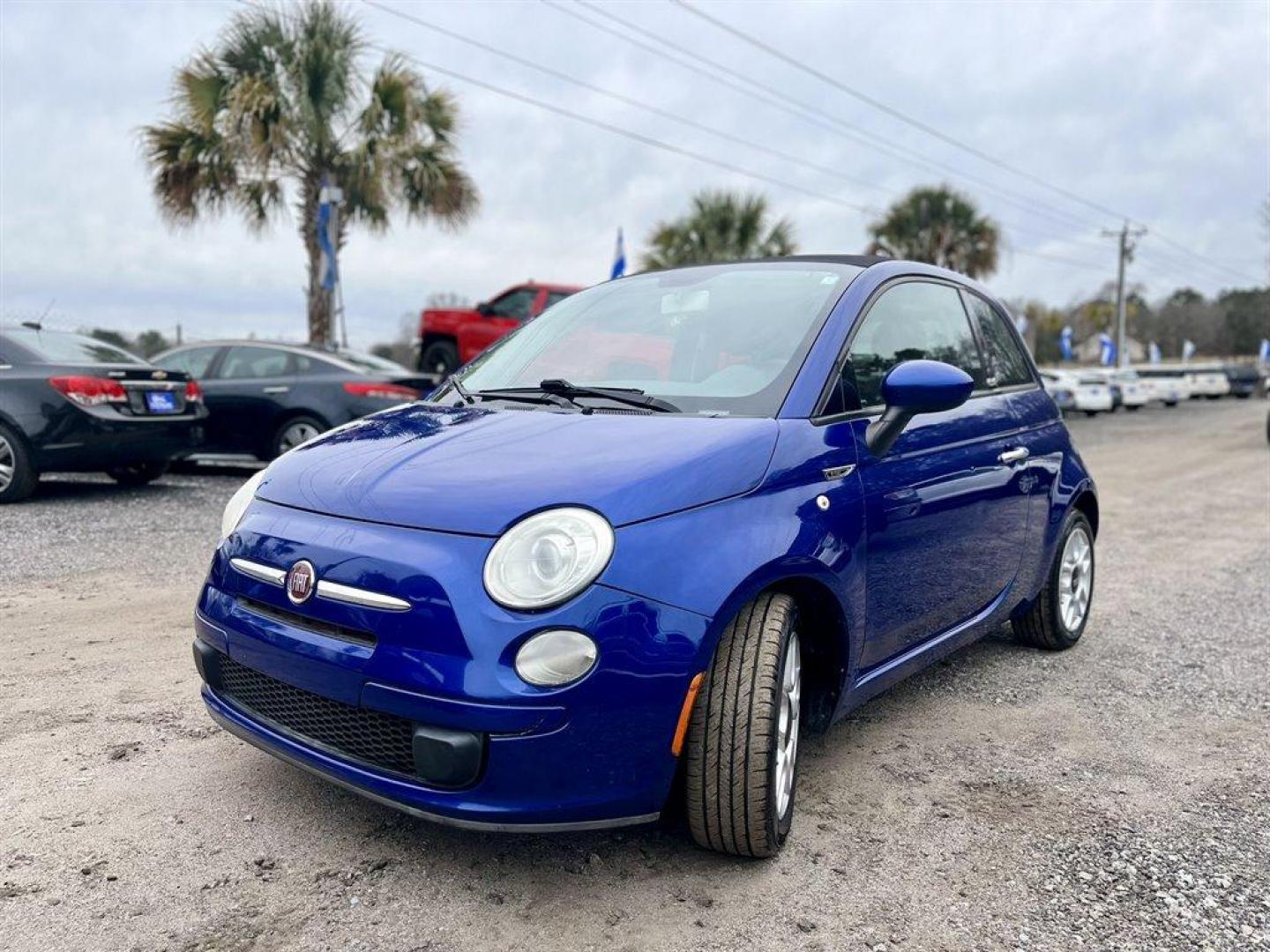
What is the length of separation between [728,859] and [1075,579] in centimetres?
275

...

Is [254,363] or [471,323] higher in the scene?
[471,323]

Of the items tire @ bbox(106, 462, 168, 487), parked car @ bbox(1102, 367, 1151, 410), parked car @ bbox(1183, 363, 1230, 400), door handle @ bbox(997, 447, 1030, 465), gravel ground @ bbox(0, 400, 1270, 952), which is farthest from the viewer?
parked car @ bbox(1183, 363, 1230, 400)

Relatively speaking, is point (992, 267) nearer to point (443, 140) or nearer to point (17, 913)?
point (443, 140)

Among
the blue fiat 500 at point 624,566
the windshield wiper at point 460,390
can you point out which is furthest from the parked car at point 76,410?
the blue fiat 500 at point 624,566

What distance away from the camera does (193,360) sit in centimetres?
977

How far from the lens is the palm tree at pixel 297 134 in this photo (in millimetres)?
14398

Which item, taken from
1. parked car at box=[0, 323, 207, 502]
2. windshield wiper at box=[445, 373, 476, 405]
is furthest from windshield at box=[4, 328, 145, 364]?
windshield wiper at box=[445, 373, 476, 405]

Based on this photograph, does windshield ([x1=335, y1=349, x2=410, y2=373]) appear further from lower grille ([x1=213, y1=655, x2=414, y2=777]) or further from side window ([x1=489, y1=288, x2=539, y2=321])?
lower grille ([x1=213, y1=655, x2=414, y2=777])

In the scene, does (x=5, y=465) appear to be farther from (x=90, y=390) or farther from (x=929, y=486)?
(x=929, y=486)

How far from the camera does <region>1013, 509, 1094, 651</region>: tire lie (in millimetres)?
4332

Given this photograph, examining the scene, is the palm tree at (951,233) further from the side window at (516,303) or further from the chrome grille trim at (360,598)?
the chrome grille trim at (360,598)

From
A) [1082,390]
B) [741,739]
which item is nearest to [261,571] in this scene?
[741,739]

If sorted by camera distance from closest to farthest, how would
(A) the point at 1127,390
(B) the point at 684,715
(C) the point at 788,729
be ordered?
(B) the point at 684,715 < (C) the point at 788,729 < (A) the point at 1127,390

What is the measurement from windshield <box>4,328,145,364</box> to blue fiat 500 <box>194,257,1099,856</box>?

...

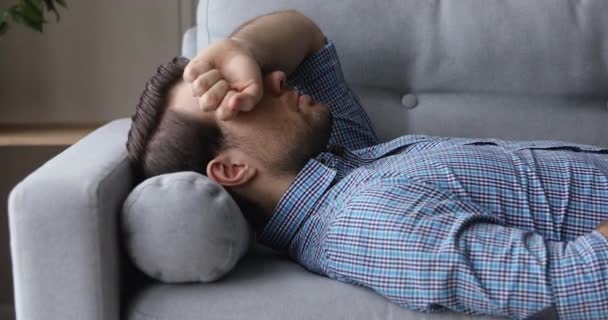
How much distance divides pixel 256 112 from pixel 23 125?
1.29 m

Task prompt:
Copy word for word the run of entries from the line containing "In the scene, does" through the line containing "(B) the point at 684,715 <", keeping both of those lines.

Response to the exercise:
In the scene, does (x=5, y=465) appear to be farther from (x=90, y=390) or farther from (x=929, y=486)?
(x=929, y=486)

How far from the camera does <region>1013, 509, 1094, 651</region>: tire lie (in millimetres)?
4332

Given this photograph, examining the scene, is the palm tree at (951,233) further from the side window at (516,303) or further from the chrome grille trim at (360,598)?
the chrome grille trim at (360,598)

From
A) [1082,390]
B) [741,739]
which item is nearest to [261,571] in this scene?
[741,739]

If sorted by camera distance from closest to farthest, how would
(A) the point at 1127,390
(B) the point at 684,715
(C) the point at 788,729
be ordered?
(B) the point at 684,715 < (C) the point at 788,729 < (A) the point at 1127,390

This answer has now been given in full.